本文抜粋
☆ ☆ ☆

〈女子サッカー〉日本に3-1で勝利し悲願の優勝

[`evernote` not found]
Facebook にシェア
LINEで送る

2大会ぶりの金、前回の雪辱晴らす

(사진 로금순기자)
ピッチ中央に駆け寄り喜びを分かち合う朝鮮選手たち(写真:盧琴順)

【仁川発=李永徳】23歳以下の朝鮮女子サッカーがアジアの頂点を極めた。国際サッカー連盟(FIFA)の世界ランキングで11位につけている朝鮮は決勝戦で同ランキング3位の日本と対戦。激戦の末、3-1で勝利し朝鮮にとって今大会10個目となる金メダルを獲得した。朝鮮は金10個、銀10個、銅12個、合計32個として国別メダルランキングで6位につけている。

(사진 로금순기자)
(写真:盧琴順)

北南一丸となって勝利掴む

試合開始前から赤や白のTシャツに身を包んだ「南北合同応援団」が大声援を送るホームの雰囲気の中で、たたかいの火蓋は切って落とされた。

朝鮮は日本に通算対戦成績で9勝5分5敗と勝ち越している。同大会では2006年、2010年に続き3大会連続で決勝が同じ組み合わせ。前回の広州大会では0-1で敗れ、眼前で優勝をさらわれた。是が非でも優勝を成し遂げて雪辱を晴らしたかった朝鮮は、試合開始から気迫のこもったサッカーを展開する。

前半11分に試合は動く。右サイドからDFユン・ソンミ選手が放った低いフリーキックがゴール前の密集地帯でこぼれ、そのボールにいち早く反応したMFキム・ユンミ選手が右足を振り向いて幸先よく先制点を決めた。

その後も朝鮮は豊富な運動量と高いボールテクニックで相手ゴールに迫る。負けじと日本も反撃し、両チームとも絶好の決定機を作り出すなど手に汗握る攻防戦が続いた。

後半開始早々、朝鮮はFWホ・ウンビョル選手を投入。これまで4試合で3得点を記録し、準々決勝と準決勝では途中出場から決勝点を決めた切り札をピッチに送り、攻撃に厚みを加える。

後半7分にはカウンターから、相手ディフェンスラインの背後を突く絶妙なパスに抜け出した主将のFWラ・ウンシム選手が得点しリードを2点に広げる。

☆ ☆ ☆

データ抜粋
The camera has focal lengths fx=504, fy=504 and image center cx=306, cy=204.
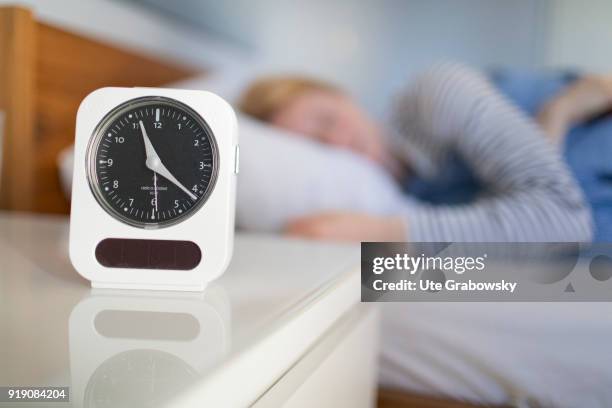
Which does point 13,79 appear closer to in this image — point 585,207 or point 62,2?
point 62,2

☆ ☆ ☆

目的
女子サッカーの記事のうち、「北南一丸となって勝利掴む」から始まり「いて幸先よく先制点を決めた。」で終わる部分を、「フリーキック」を「コーナーキック」に入れ替えて書き直してください。

回答
北南一丸となって勝利掴む

試合開始前から赤や白のTシャツに身を包んだ「南北合同応援団」が大声援を送るホームの雰囲気の中で、たたかいの火蓋は切って落とされた。

朝鮮は日本に通算対戦成績で9勝5分5敗と勝ち越している。同大会では2006年、2010年に続き3大会連続で決勝が同じ組み合わせ。前回の広州大会では0-1で敗れ、眼前で優勝をさらわれた。是が非でも優勝を成し遂げて雪辱を晴らしたかった朝鮮は、試合開始から気迫のこもったサッカーを展開する。

前半11分に試合は動く。右サイドからDFユン・ソンミ選手が放った低いコーナーキックがゴール前の密集地帯でこぼれ、そのボールにいち早く反応したMFキム・ユンミ選手が右足を振り向いて幸先よく先制点を決めた。